JustAI uses machine learning algorithms to optimize content selection in real time. Our platform tackles the exploration–exploitation tradeoff with two complementary approaches: Weighted Thompson Sampling for statistical optimization and Disjoint Linear Thompson Sampling for context-aware decisions. Together, they adaptively balance discovering new high-performing content with maximizing the impact of proven winners—at scale and in production.

Content optimization is fundamentally a multi-armed bandit problem:

  • Exploitation: Serve the best-known variant based on historical performance.
  • Exploration: Test less-proven or new variants to find future winners.

Traditional A/B testing fixes traffic splits and requires long test periods, slowing down learning and missing short-term opportunities.
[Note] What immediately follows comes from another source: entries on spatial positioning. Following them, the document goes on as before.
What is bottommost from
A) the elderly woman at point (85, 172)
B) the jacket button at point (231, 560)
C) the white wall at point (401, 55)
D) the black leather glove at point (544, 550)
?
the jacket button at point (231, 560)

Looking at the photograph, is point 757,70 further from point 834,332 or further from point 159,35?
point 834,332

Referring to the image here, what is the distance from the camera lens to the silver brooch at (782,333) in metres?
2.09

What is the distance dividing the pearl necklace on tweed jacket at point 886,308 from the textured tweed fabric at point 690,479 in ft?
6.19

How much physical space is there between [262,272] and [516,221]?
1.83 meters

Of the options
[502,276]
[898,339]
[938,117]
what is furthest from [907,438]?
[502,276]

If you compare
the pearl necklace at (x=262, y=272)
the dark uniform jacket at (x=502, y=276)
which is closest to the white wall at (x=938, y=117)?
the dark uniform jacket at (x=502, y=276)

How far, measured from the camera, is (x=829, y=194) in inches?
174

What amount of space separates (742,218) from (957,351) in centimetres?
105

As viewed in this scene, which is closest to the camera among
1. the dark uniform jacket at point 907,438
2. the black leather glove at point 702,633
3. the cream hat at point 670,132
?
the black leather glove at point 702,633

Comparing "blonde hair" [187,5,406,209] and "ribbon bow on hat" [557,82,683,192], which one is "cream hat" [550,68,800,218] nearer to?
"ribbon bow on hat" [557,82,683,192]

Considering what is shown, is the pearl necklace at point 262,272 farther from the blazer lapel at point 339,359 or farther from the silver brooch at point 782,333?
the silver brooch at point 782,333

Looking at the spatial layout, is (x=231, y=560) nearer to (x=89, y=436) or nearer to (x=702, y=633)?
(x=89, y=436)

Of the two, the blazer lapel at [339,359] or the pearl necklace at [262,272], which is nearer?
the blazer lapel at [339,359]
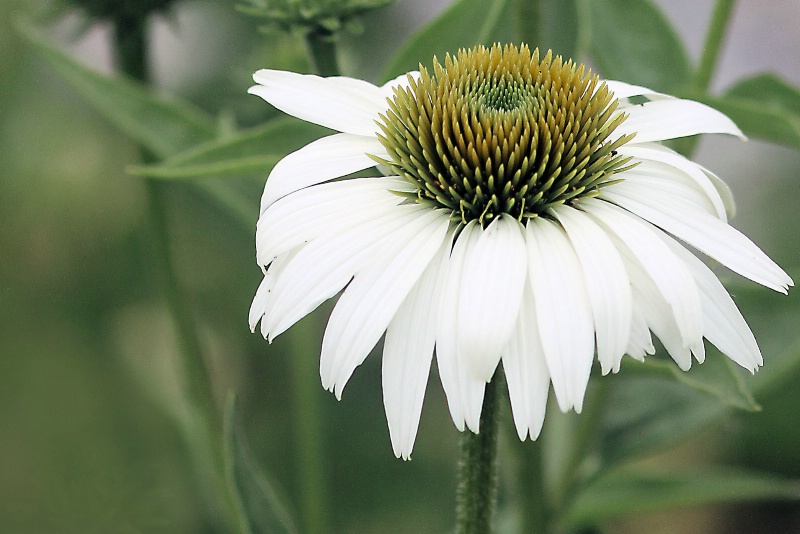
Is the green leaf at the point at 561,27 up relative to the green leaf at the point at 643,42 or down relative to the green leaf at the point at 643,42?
down

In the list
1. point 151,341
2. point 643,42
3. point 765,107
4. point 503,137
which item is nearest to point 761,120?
point 765,107

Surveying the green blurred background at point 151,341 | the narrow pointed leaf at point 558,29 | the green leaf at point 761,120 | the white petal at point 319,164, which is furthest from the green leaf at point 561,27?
the green blurred background at point 151,341

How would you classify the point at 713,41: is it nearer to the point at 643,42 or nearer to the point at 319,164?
the point at 643,42

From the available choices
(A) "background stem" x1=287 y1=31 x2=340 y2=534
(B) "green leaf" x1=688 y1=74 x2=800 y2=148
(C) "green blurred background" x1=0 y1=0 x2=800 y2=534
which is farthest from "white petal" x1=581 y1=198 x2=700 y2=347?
(C) "green blurred background" x1=0 y1=0 x2=800 y2=534

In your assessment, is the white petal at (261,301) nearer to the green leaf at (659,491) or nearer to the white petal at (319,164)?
the white petal at (319,164)

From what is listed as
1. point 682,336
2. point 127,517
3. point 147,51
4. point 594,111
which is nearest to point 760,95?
point 594,111

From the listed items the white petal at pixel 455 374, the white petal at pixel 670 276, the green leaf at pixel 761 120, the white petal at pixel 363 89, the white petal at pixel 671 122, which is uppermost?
the green leaf at pixel 761 120

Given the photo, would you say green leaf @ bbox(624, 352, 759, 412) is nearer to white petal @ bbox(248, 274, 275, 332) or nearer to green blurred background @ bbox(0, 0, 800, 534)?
white petal @ bbox(248, 274, 275, 332)

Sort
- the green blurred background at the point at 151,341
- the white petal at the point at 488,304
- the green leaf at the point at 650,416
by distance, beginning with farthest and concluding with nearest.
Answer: the green blurred background at the point at 151,341 < the green leaf at the point at 650,416 < the white petal at the point at 488,304
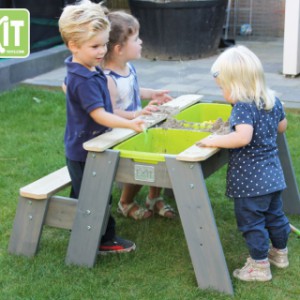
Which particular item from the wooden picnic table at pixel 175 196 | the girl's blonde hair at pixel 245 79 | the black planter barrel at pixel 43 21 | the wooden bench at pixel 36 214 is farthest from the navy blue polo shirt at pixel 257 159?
the black planter barrel at pixel 43 21

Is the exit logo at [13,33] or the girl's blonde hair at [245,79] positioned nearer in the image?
the girl's blonde hair at [245,79]

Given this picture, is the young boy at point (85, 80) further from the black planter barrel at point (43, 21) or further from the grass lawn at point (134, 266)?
the black planter barrel at point (43, 21)

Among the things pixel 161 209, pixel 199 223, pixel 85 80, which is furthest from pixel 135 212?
pixel 85 80

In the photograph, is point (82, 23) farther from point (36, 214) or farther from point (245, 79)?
point (36, 214)

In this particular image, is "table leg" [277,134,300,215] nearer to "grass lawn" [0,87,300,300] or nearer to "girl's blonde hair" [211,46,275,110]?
"grass lawn" [0,87,300,300]

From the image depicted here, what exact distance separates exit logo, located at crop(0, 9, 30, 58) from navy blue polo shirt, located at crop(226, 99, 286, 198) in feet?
5.34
Bandit algorithms continuously reallocate traffic based on live performance data, automatically adapting as conditions change.

The challenge intensifies when:

  • Cold Starts: New variants have no history.
  • Context Sensitivity: A winning subject line for enterprise customers may underperform for SMBs.
  • Temporal Dynamics: User preferences shift over time.
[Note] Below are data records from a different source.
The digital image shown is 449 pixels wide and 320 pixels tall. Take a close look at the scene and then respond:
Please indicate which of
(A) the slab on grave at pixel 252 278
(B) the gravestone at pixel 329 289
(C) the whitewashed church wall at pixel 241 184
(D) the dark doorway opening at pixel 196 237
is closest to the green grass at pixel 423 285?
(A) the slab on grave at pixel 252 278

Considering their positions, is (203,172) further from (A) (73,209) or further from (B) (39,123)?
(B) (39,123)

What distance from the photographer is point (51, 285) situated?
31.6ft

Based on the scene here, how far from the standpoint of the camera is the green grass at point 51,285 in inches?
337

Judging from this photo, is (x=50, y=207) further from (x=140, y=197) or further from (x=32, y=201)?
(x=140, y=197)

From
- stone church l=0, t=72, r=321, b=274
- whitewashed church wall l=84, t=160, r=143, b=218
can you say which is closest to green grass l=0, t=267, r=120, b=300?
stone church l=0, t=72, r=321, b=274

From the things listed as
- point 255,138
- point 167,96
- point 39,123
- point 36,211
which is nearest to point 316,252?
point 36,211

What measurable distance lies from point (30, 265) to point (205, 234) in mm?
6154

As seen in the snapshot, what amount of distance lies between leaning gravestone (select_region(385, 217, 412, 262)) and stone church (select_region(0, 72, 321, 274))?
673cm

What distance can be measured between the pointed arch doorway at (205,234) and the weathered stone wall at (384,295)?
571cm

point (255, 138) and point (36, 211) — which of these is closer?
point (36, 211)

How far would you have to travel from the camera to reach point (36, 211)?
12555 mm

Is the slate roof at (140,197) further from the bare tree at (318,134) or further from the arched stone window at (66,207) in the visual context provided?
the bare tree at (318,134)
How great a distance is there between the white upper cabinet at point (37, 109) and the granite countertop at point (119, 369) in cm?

Our Weighted Thompson Sampling Scorer models each variant’s conversion rate using Bayesian inference.

How it works:

  • Beta Distribution Modeling: Successes and failures feed a Beta(α, β) distribution.
  • Optional Bias Correction: Median-based adjustments normalize across variants.
  • Multi-Metric Weighting: Combine open rates, click rates, and more into a single score.
  • Graceful Degradation: Neutral priors handle sparse data without skew.

Enabled by default, but best for campaigns with known segments.

Our Disjoint Linear Thompson Sampling Scorer is a contextual bandit that learns how user and request features affect performance.

How it works:

  • Feature Hashing: Compress request attributes into a high dimensional vector.
  • Per-Variant Linear Models: Reward ≈ θᵀx + noise.
  • Bayesian Updates: Maintain uncertainty with normal-inverse-gamma priors.
  • Contextual Scoring: Sample θ from the posterior, score = θᵀx.

Benefits:

  • Automatic Segmentation: Learns that different audiences prefer different content.

Best for campaigns with high cardinality ranking features and no upfront segmentation.